The Ministry of External Affairs summoned Pakistan’s envoy and suspended cooperation under the Indus Waters Treaty—India’s most significant diplomatic weapon against Islamabad short of war. Home Minister Amit Shah chaired an emergency security review and pledged to intensify counter-terror operations in Kashmir.
Read: Must-read stories from TOI
A Trail of Horror: Eyewitness Accounts
The attack in the picturesque meadow of Baisaran, 5km from Pahalgam, has become one of the bloodiest civilian massacres in Jammu & Kashmir in over a decade. Survivor testimonies reveal a grim pattern: names, religious symbols, and even dietary choices became markers for death.

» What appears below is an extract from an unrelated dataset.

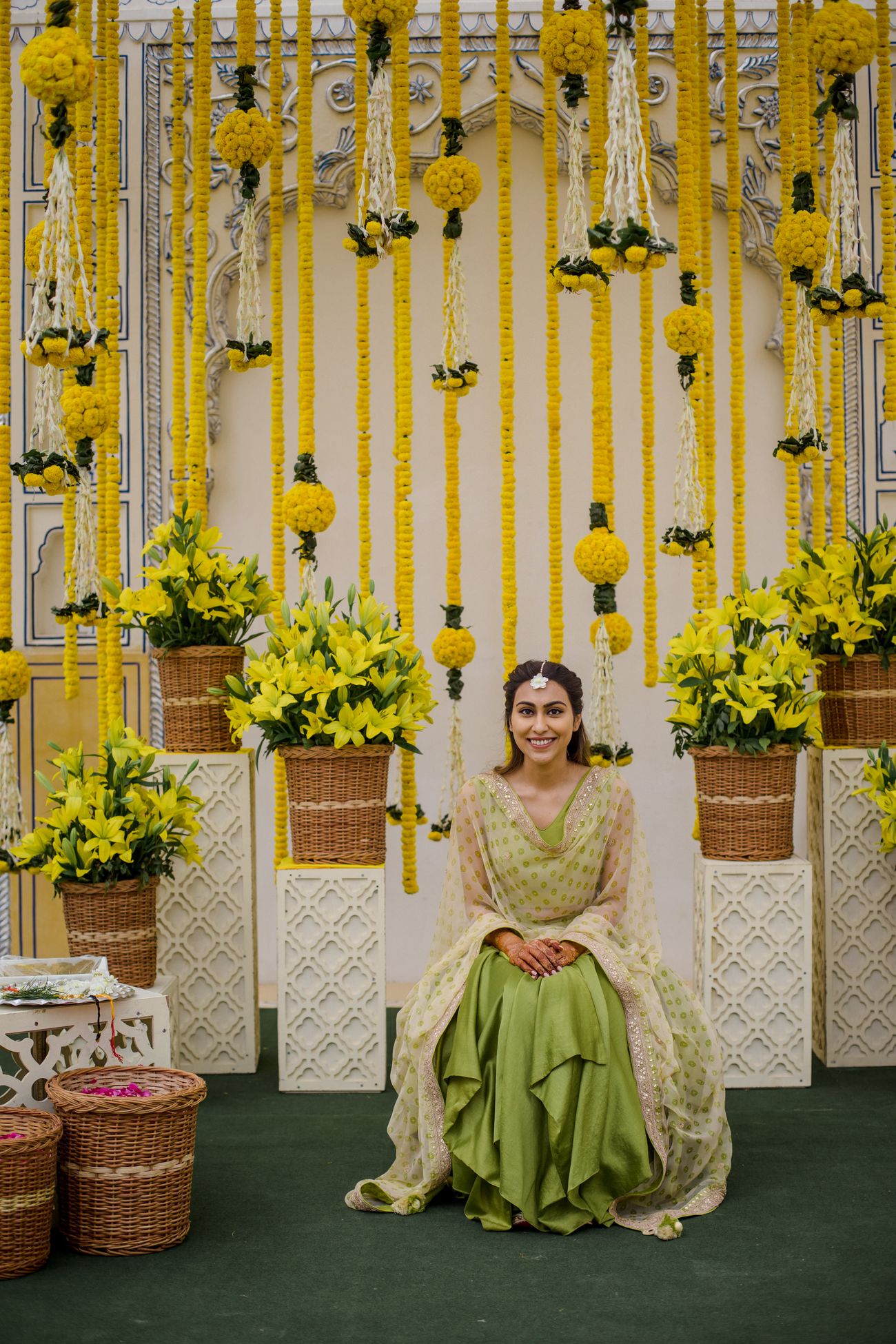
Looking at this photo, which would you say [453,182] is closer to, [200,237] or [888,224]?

Florida-based techie Bitan Adhikary was gunned down in front of his family when he couldn’t “prove” he was Muslim. His widow, Sohini Adhikary, said their vacation turned into a nightmare of gunfire and screams.
Another victim, Bengaluru techie Bharath Bhushan, was executed after simply stating his name. “My name is Bharath,” he told the attackers. That was enough.
Assam professor Debasish Bhattacharya, whose academic fluency in Islamic scripture saved his life, recalled: “Overwhelmed by fear, I began chanting the kalma. After a few moments, the gunman lowered his weapon and we escaped through the forest.”
In other cases, sheer chance played saviour. A Kerala family delayed their trip due to a salty lunch and missed the ambush entirely. Landslides, horse delays, and missed flights spared dozens of others. One couple, newly married and denied a Swiss visa, chose Kashmir for their honeymoon—only for Himanshi to return alone, dazed and bloodied beside the corpse of her husband Lt Vinay Narwal.